Maia agarró el brazo de Leie cuando ésta parecía a punto de arrojar el taburete contra el marino.

—¡Tiene sentido! —gritó Leie—. ¡Por eso abrieron antes la casa de invitados, y nos hicieron servir vino a esos tipejos toda la noche!

A veces, Maia envidiaba la facilidad de su hermana para los berrinches. Su propia reacción, un aturdido refugiarse en la lógica, resultaba menos satisfactoria que la forma que tenía Leie de romper todo lo que se le ponía por delante.

—Leie —instó roncamente—. No puede ser Lamatia. Sólo tratan con cofradías de clase alta, no con la basura en la que nosotras podemos permitirnos el pasaje.

Fue agradable ver cómo el sobrecargo daba un respingo al oír su observación.

—De todas formas, será mejor que nos vayamos a negociar con hombres honrados. Hay otros barcos.

Su hermana se volvió.

—¿Sí? ¿Recuerdas cómo estudiamos? ¿Comprando libros e incluso tiempo de red, investigando cada puerto que tocaba este cascarón? Teníamos un plan para cada arribada… gente que ver. Preguntas que formular.
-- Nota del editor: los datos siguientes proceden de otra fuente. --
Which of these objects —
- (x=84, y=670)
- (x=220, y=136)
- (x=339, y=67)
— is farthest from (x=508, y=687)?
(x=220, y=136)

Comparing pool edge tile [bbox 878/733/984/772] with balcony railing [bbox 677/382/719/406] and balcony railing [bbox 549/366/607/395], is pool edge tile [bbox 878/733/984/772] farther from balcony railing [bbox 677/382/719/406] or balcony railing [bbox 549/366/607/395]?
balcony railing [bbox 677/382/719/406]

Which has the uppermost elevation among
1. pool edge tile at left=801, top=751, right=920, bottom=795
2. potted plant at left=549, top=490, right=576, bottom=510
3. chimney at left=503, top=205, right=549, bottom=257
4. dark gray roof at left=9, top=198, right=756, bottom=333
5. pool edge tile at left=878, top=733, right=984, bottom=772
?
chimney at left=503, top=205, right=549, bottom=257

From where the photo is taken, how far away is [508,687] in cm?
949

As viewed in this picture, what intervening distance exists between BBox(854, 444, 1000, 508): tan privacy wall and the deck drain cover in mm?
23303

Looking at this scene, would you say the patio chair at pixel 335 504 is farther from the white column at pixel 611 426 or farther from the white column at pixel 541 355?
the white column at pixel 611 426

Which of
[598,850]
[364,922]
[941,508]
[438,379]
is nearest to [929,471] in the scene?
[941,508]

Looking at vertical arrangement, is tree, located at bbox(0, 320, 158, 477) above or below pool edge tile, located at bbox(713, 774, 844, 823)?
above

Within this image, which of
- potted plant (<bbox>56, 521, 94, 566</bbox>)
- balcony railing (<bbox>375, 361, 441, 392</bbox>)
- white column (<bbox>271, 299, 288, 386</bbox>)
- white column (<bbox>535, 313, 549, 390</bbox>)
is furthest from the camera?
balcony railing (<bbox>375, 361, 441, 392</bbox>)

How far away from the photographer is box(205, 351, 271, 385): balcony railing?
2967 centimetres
Perspectivas. ¡Ahora todo ha sido en vano!

¿Cómo puede ser? , se preguntó Maia, aturdida. Todas esas horas estudiando, memorizando las islas Oscco y el mar Occidental…

Maia advirtió que ninguna de las dos reaccionaba bien a la súbita desesperación.

—Vamos —le dijo a su hermana. Recogió el dinero e intentó por el bien de ambas que la preocupación desapareciera de su voz—. Encontraremos otro barco, Leie. Uno mejor, ya verás.

Resultó más fácil decirlo que hacerlo. Había muchas velas en Puerto Sanger, desde catamaranes de duras quillas tallados a mano hasta rompehielos o clippers con aleteantes hojas de seda—cebo tejido. En los embarcaderos diplomáticos, justo debajo del fuerte de la bahía, había incluso un raro y estilizado crucero cuyas hileras de brillantes paneles solares se horneaban al sol. Maia y Leie ni lo intentaron con barcos tan ricos, cuyas tripulaciones habrían considerado sus exiguas varas de monedas como cebo para pescar. Probaron suerte con cargueros bien preparados que hacían ondear estandartes de la Liga de la Nube Ballena, o la Sociedad de la Garza Azul, cofradías viajeras cuyos barbudos comodoros a veces acudían a la Mansión Lamatia para entrevistar a chicos inteligentes que quisieran vivir en el mar.